If “pioneering comedian with a Vegas act” conjures a specific real-life analogue, then don’t expect Smart to be playing that particular person. She said that her performance wasn’t drawn solely from Joan Rivers or any specific idea.
“Every once in a while, there’ll be a scene or I’ll do something and I’ll think, ‘Oh, that kind of reminds me of so-and-so.’ I guess I borrow things from other comedians unconsciously, anywhere from Elayne Boosler to Phyllis Diller to Sam Kinison.” Smart said. “I go with my gut instinct, and the writing’s so good that that it usually works out.
Series executive producers Paul W. Downs (who also co-stars in the series as Deborah’s manager) and Lucia Aniello said that they weren’t necessarily drawing from personal experiences in helping write and direct the show, but that the pair’s time working on “Broad City” did give them a chance to work with comedians who they looked up to.
“Coming from ‘Broad City,’ we had a slightly different experience in that we were working with Amy Poehler and people like Susie Essman,” Downs said. “To get one of them to laugh at you was so incredible. It felt so good. Obviously, the generational divide is not the same as what’s on our show, but they’re definitely women that we looked up to.”
Einbinder, who’s an established standup in her own right, talked about how the show (which also boasts “Parks and Rec” and “The Good Place” vets Michael Schur and Jen Statsky as EPs) has found a way to include people from different performance backgrounds — including Carl Clemons-Hopkins, who plays Deborah’s COO Marcus — to help contribute to the show’s atmosphere and style.
“Everybody in this show has their own unique approach. Jean and Carl are theater actors, classically trained. Rose Abdoo is a world class improviser,” Einbinder said. “Paul, Lucia, and Jen, I do want to say, hired six stand up comedians in total to act on this show. They literally are supporting comedians, in a great way.”
Clemons-Hopkins, who plays Deborah’s COO Marcus, also talked about how their work on the show differed from their years of theater experience.
“The biggest challenge for me is not only are we doing this without an audience, but given the time we’re in, everyone’s very removed. And so you’re trying to find that comedic energy, find that ebb and flow in a natural way without that immediate kinetic response,” Clemons-Hopkins said.
And yes, the show is slated for a premiere later this spring, even though a title for the show is still in the works. Aniello said that they want to make sure that the final name represents everything that the show is juggling.
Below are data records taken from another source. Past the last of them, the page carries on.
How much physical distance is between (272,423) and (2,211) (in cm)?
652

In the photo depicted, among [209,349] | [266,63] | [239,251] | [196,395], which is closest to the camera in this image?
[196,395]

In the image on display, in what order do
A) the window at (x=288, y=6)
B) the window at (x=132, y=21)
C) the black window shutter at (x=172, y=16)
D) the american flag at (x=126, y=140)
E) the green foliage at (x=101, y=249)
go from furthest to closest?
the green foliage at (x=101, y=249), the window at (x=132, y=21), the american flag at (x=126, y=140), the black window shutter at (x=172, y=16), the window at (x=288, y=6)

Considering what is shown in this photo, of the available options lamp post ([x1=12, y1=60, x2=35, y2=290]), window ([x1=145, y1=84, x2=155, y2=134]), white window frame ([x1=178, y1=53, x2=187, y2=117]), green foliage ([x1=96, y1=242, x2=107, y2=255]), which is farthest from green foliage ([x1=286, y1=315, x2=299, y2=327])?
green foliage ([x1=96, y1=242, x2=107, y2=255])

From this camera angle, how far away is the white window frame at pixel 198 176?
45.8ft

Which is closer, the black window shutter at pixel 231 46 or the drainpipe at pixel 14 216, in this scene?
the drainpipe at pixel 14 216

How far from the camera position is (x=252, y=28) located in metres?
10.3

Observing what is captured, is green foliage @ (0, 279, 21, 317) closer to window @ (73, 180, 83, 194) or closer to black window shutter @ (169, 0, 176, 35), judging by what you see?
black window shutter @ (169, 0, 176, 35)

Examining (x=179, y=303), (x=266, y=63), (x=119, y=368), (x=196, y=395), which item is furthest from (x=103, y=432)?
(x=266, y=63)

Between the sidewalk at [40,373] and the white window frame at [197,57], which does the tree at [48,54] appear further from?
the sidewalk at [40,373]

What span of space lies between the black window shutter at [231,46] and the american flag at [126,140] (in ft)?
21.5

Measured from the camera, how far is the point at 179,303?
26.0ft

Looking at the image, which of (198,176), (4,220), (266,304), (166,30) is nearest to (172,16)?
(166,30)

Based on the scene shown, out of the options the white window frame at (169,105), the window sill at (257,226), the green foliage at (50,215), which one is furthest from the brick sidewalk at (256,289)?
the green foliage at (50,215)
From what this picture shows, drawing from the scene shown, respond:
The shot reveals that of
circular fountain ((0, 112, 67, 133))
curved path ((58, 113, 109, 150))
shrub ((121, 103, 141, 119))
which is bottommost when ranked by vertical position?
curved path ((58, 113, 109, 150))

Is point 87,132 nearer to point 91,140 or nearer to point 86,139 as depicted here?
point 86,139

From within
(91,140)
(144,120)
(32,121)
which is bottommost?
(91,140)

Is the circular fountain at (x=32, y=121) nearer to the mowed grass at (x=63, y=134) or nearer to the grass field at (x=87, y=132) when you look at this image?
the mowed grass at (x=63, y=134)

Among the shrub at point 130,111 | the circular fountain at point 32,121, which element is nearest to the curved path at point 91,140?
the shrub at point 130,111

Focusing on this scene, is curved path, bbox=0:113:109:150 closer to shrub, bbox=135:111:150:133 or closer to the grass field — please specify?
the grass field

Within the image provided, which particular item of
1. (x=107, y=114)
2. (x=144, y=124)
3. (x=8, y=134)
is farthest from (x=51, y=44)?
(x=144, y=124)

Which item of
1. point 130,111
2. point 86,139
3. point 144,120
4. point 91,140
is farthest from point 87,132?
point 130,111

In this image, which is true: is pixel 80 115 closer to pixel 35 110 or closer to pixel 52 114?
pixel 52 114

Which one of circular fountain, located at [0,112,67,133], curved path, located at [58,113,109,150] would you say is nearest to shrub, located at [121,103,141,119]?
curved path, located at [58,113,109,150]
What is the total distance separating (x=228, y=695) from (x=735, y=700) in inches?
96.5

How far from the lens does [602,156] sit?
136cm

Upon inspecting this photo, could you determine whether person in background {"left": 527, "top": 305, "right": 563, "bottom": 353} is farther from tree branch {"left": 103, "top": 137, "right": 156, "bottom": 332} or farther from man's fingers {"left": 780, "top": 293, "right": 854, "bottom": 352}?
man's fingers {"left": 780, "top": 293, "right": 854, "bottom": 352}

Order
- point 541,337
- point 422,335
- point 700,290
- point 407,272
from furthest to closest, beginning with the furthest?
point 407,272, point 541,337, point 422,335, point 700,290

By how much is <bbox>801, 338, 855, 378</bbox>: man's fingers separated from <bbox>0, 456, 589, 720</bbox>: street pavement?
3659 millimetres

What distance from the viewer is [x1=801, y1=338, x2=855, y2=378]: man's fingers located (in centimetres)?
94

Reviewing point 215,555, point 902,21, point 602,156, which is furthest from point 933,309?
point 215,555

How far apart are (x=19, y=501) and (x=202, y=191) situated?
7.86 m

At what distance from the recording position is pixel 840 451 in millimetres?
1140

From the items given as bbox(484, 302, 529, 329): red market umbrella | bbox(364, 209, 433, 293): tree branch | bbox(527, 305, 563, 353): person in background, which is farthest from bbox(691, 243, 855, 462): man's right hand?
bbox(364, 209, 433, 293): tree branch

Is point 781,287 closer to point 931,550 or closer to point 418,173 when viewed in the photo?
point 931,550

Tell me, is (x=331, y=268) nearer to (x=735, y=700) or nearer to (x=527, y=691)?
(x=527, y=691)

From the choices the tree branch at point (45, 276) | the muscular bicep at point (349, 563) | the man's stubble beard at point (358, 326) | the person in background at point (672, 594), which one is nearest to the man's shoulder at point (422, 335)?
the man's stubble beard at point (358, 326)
“I think the show really is trying to say so much at once. And I think to try to summarize so many different things with just one or two or three words is is an interesting exercise,” Aniello said. “It is obviously about a larger-than-life person, Deborah Vance, and it also has this two-hander-ness to it, but it also has an ensemble-ness to it as well. There’s just so much that we want to say. To boil it down into just a quickie title is an interesting process.”